• Exercise goal
Count the lines below that contain the word "transparent", and reply with that number alone.

--- START Supplied data ---

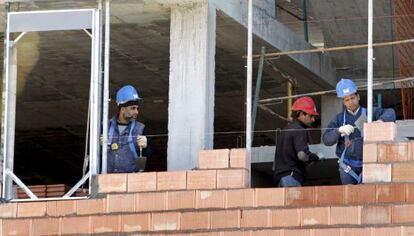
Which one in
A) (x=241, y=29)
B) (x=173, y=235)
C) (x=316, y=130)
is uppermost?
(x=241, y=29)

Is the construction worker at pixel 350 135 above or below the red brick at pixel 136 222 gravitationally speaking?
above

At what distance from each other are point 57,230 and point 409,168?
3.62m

--- END Supplied data ---
--- START Supplied data ---

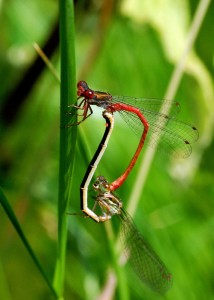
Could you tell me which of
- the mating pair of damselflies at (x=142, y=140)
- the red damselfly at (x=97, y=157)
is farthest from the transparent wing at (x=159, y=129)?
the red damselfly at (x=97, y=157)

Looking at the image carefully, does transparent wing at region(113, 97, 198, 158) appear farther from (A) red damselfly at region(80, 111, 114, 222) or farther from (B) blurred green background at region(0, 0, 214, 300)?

--- END Supplied data ---
--- START Supplied data ---

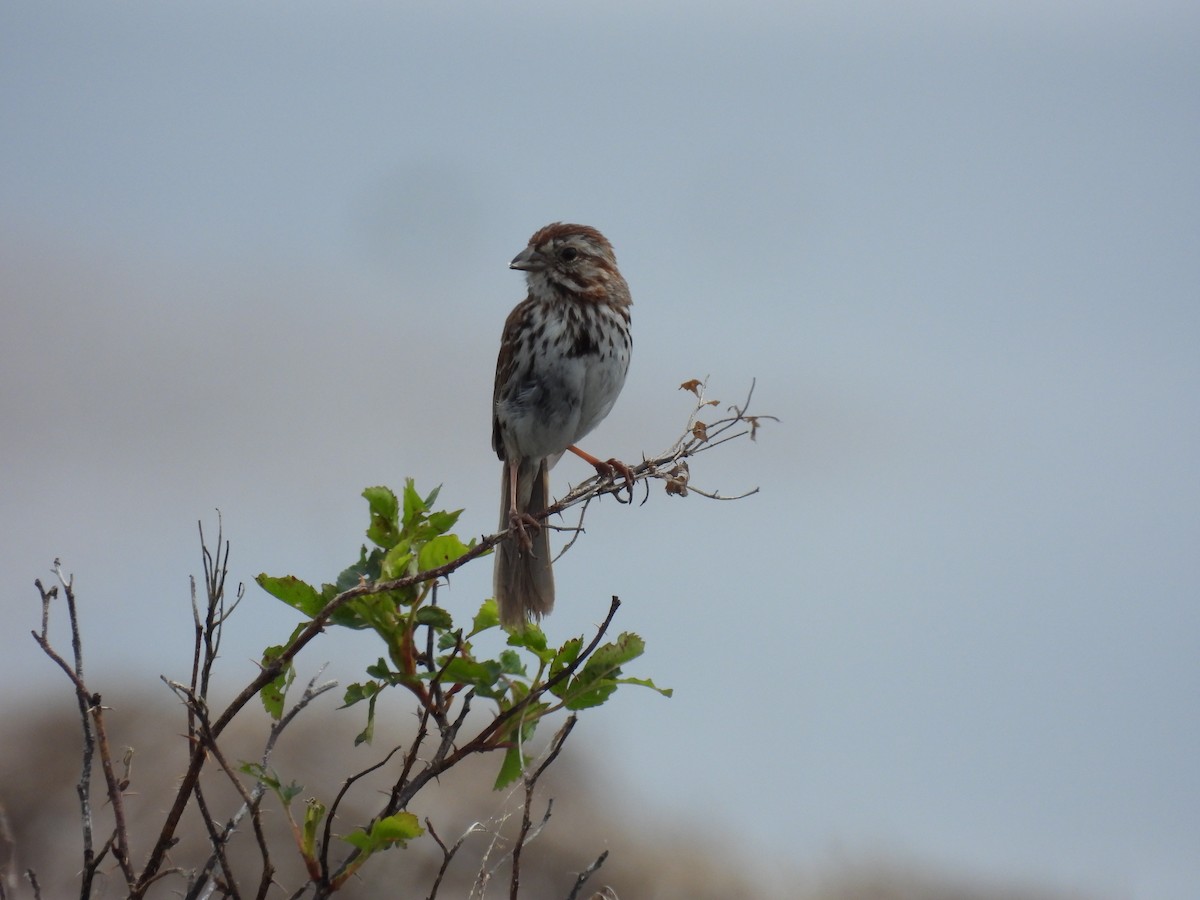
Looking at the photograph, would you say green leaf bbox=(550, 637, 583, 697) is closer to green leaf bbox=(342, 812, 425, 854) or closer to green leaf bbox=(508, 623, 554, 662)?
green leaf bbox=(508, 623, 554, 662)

--- END Supplied data ---

• Solved exercise
2